Stated exercise A:
In the article on Mossé training for experts, what phenomenon from cognitive load theory is named?

Document section:
◇ ◇ ◇
Mossé Cyber Security Institute: Part III
In previous articles (I & II) I discussed methods of training provided by the Mossé Institute that support learning based on some principles of cognitive science. In this last article in the series, I discuss how experts can benefit from Mossé training and some suggestions to further support their learning.
- Experts learn best by engaging in deliberate practice to fine-tune or develop skill deficiencies.
- Hard problems can include real case studies to identify deficiencies.
- Training programs could provide customized learning based on those deficiencies.
- Experts may need to use some novice methods of learning, such as learning step-by-step or with direct guidance.
- Providing worked examples using similar problems is beneficial for novices and experts when given in the appropriate context.
Cybersecurity experts have learned a specific skill or multiple skillsets. They have fine-tuned it by engaging in activities that further their knowledge and practice. For the sake of defining an expert, it is someone with advanced knowledge and technical skill in a specific field. However, there are aspects of cybersecurity they may know very little about or not at all. How do experts learn and further their knowledge? Where can they further their knowledge in a field where they are experts? What type of training can help develop their technical skills?
In cognitive load theory, there is a phenomenon called the expert reversal effect. The expert reversal effect suggests instructional design practices could hinder learning if it is not appropriate for the learner’s skill level. For example, in the last article, One suggestion I discussed is that more guidance is needed for the introductory cybersecurity course offered by the Mossé Institute. The guidance suggestions included helping their students better understand the context and reasons for learning a skill to increase their motivation to complete each lab. The Mossé instructors have updated some of their lessons to reflect this suggestion.
However, step-by-step guidance may not work well for an expert learning a skill. The step-by-step instructions and close guidance for a novice are generally needed to help them conceptualize abstract topics. The conceptual issues result from not having any schemas or previous knowledge in cybersecurity to connect with new knowledge presented to them. Experts have developed schemas and can generally conceptualize new information in their field without guidance since they have experience and well-developed schemas. Experts can undoubtedly refresh on previously learned knowledge because those schemas start to fade if you don’t use the information for an extended period. Too, just because someone has advanced knowledge doesn’t always mean it is used to its full potential or can be accessed when needed.
◇ ◇ ◇
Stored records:
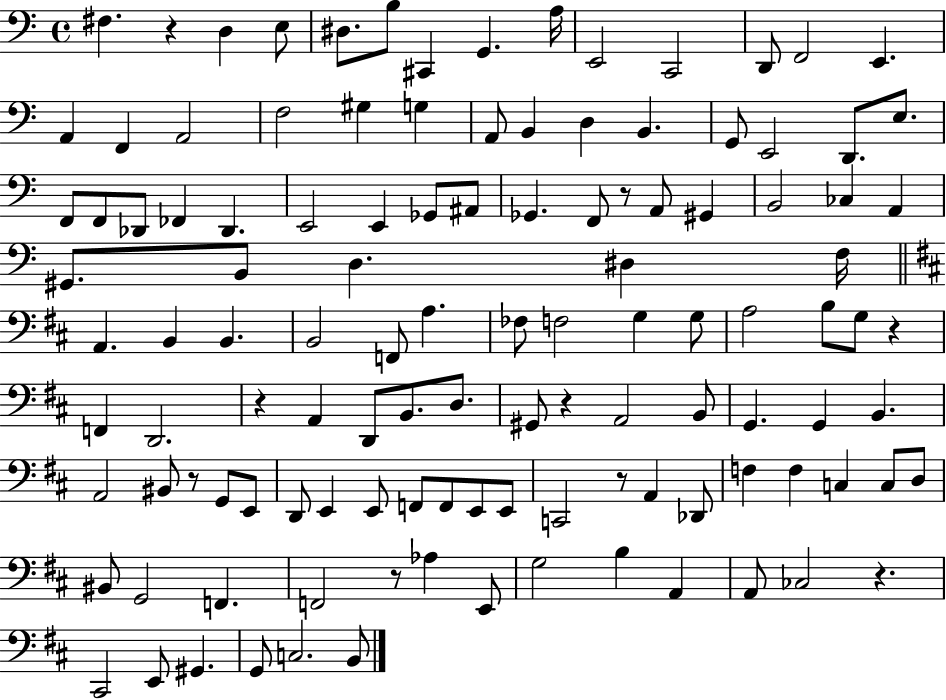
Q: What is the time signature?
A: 4/4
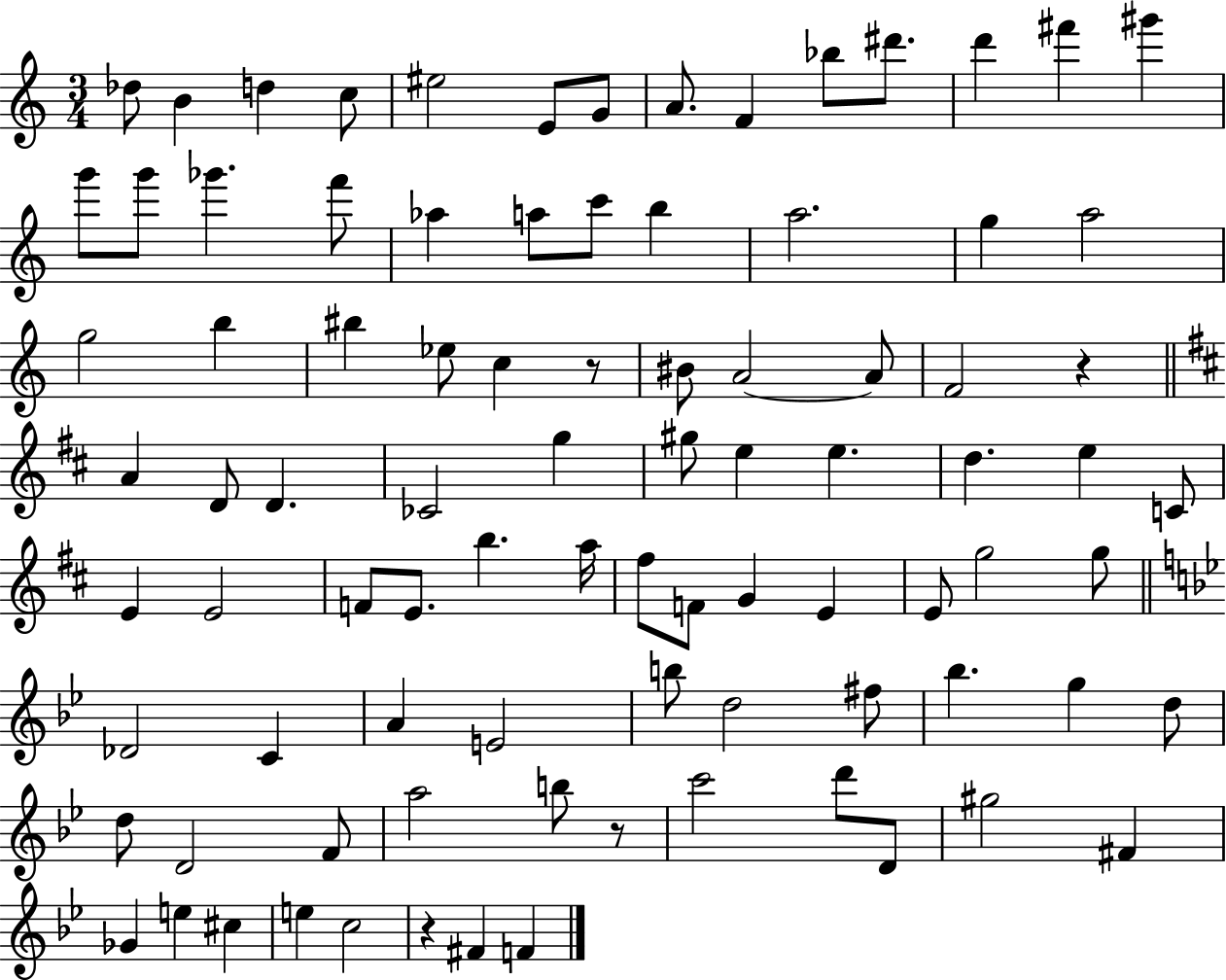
X:1
T:Untitled
M:3/4
L:1/4
K:C
_d/2 B d c/2 ^e2 E/2 G/2 A/2 F _b/2 ^d'/2 d' ^f' ^g' g'/2 g'/2 _g' f'/2 _a a/2 c'/2 b a2 g a2 g2 b ^b _e/2 c z/2 ^B/2 A2 A/2 F2 z A D/2 D _C2 g ^g/2 e e d e C/2 E E2 F/2 E/2 b a/4 ^f/2 F/2 G E E/2 g2 g/2 _D2 C A E2 b/2 d2 ^f/2 _b g d/2 d/2 D2 F/2 a2 b/2 z/2 c'2 d'/2 D/2 ^g2 ^F _G e ^c e c2 z ^F F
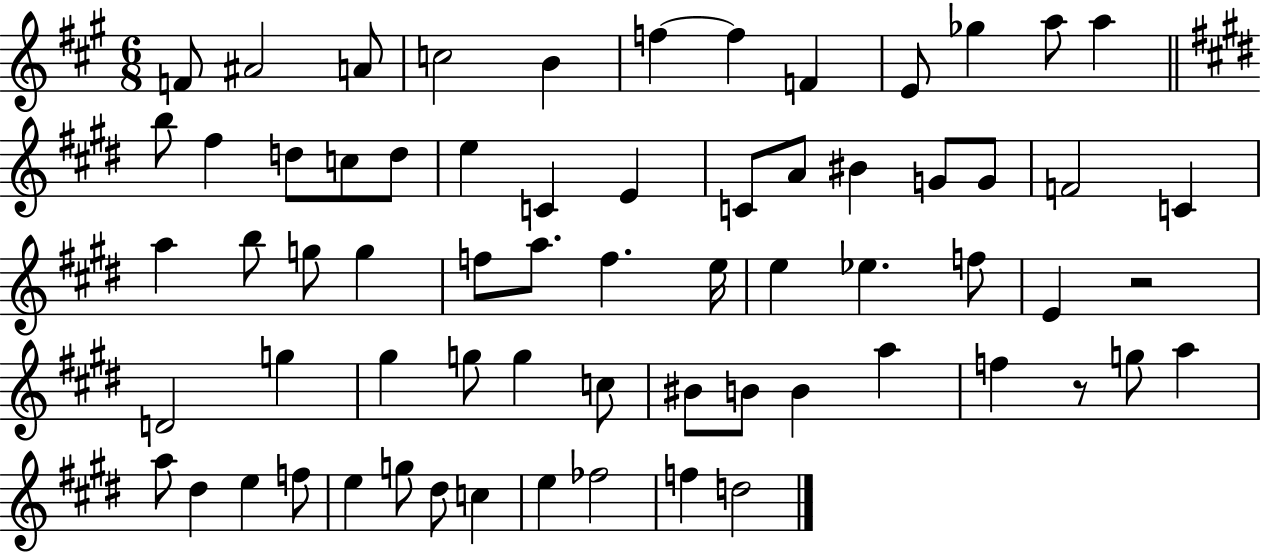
◇ ◇ ◇
Stated exercise B:
Present every line of the stored rows as a numbered list, skipping blank lines. Omit the pictures.

Task answer A:
The expert reversal effect.

Task answer B:
1. Q: What is the time signature?
2. A: 4/4
3. X:1
4. T:Untitled
5. M:3/4
6. L:1/4
7. K:C
8. _d/2 B d c/2 ^e2 E/2 G/2 A/2 F _b/2 ^d'/2 d' ^f' ^g' g'/2 g'/2 _g' f'/2 _a a/2 c'/2 b a2 g a2 g2 b ^b _e/2 c z/2 ^B/2 A2 A/2 F2 z A D/2 D _C2 g ^g/2 e e d e C/2 E E2 F/2 E/2 b a/4 ^f/2 F/2 G E E/2 g2 g/2 _D2 C A E2 b/2 d2 ^f/2 _b g d/2 d/2 D2 F/2 a2 b/2 z/2 c'2 d'/2 D/2 ^g2 ^F _G e ^c e c2 z ^F F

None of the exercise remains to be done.